Yapay Sinir Ağları
Yapay Sinir Ağı veya kısaca sinir ağı yeni bir fikir değil. Yaklaşık 80 yıldır ortalıkta.
Derin Sinir Ağlarının yeni teknikler, büyük veri seti kullanılabilirliği ve güçlü bilgisayarların kullanımıyla popüler hale geldiği 2011 yılına kadar değildi.

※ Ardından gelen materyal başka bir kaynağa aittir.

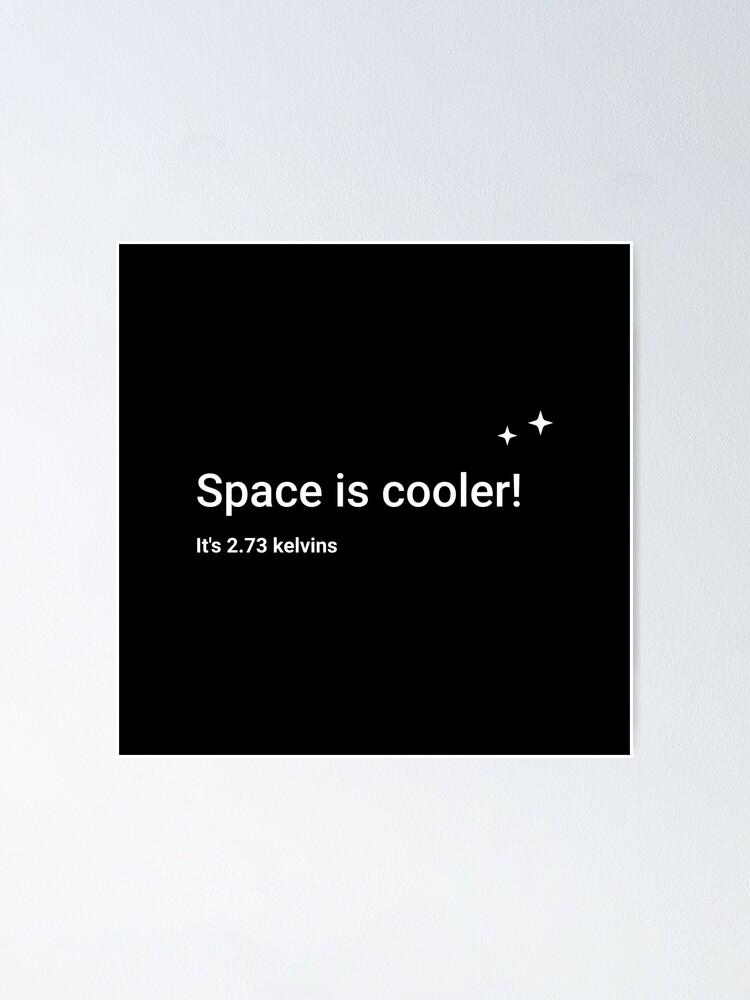 Alternate view of Space is cooler! It's 2.73 kelvins Poster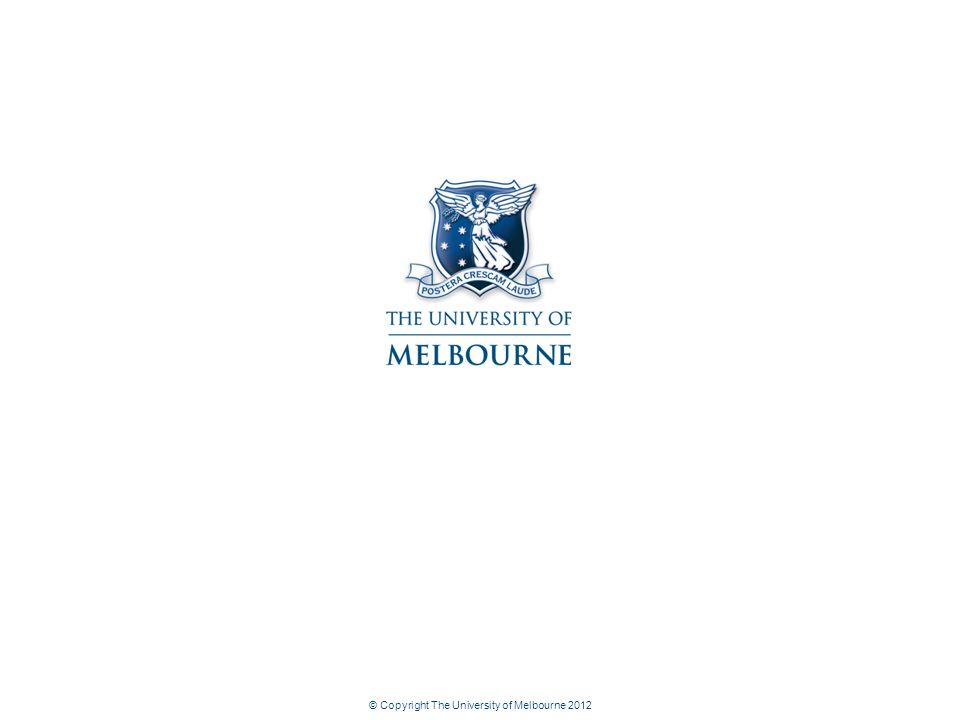 © Copyright The University of Melbourne 2012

Bir sinir ağı, dendritlere, çekirdeğe, aksona ve terminal aksona sahip bir nöronu taklit eder.
Bir ağ için iki nörona ihtiyacımız var. Bu nöronlar, birinin dendritleri ile diğerinin terminal aksonu arasındaki sinaps yoluyla bilgi aktarır.
Yapay bir nöronun olası bir modeli şuna benzer -
Bir sinir ağı aşağıda gösterildiği gibi görünecektir -
Daireler nöronlar veya düğümlerdir, veri üzerindeki işlevleri ve bunları birbirine bağlayan çizgiler / kenarlar, aktarılan ağırlıklar / bilgilerdir.
Her sütun bir katmandır. Verilerinizin ilk katmanı giriş katmanıdır. Ardından, giriş katmanı ile çıktı katmanı arasındaki tüm katmanlar gizli katmanlardır.
Bir veya birkaç gizli katmanınız varsa, sığ bir sinir ağınız vardır. Çok sayıda gizli katmanınız varsa, derin bir sinir ağınız var demektir.
Bu modelde, girdi verileriniz var, onu tartıyorsunuz ve nörondaki eşik işlevi veya aktivasyon işlevi adı verilen işlevden geçiriyorsunuz.
Temel olarak, belirli bir değerle karşılaştırıldıktan sonra tüm değerlerin toplamıdır. Bir sinyal ateşlerseniz, sonuç (1) çıkar veya hiçbir şey ateşlenmez, sonra (0). Bu daha sonra ağırlıklandırılır ve bir sonraki nörona aktarılır ve aynı tür işlev çalıştırılır.
Aktivasyon fonksiyonu olarak sigmoid (s-şekli) fonksiyonumuz olabilir.
Ağırlıklara gelince, bunlar sadece rastgele başlamaktadır ve düğüm / nöron girişine göre benzersizdirler.
Tipik bir "ileri beslemeli", en temel sinir ağı türünde, bilgilerinizin doğrudan oluşturduğunuz ağdan geçmesini sağlarsınız ve çıktıyı, çıktının örnek verilerinizi kullanmasını umduğunuzla karşılaştırırsınız.
Buradan, çıktınızı istediğiniz çıktıya uyacak şekilde elde etmenize yardımcı olacak ağırlıkları ayarlamanız gerekir.
Doğrudan bir sinir ağı üzerinden veri gönderme eylemine feed forward neural network.
Verilerimiz sırasıyla girdiden katmanlara, sonra çıktıya gider.
Geriye dönüp, kaybı / maliyeti en aza indirmek için ağırlıkları ayarlamaya başladığımızda buna back propagation.
Bu bir optimization problem. Sinir ağı ile gerçek pratikte yüz binlerce değişkenle veya milyonlarca veya daha fazlasıyla uğraşmak zorundayız.
İlk çözüm, optimizasyon yöntemi olarak stokastik gradyan inişini kullanmaktı. Artık AdaGrad, Adam Optimizer ve benzeri seçenekler var. Her iki durumda da, bu çok büyük bir hesaplama işlemidir. Bu nedenle Sinir Ağları çoğunlukla yarım yüzyıldan fazla rafta kaldı. Çok kısa bir süre önce makinelerimizde bu işlemleri yapmayı düşünecek güce ve mimariye ve buna uygun boyutta veri kümelerine bile sahiptik.
Basit sınıflandırma görevleri için, sinir ağı K Nearest Neighbors gibi diğer basit algoritmalara performans açısından nispeten yakındır. Sinir ağlarının gerçek faydası, her ikisi de diğer makine öğrenimi modellerinden daha iyi performans gösteren çok daha büyük verilere ve çok daha karmaşık sorulara sahip olduğumuzda fark edilir.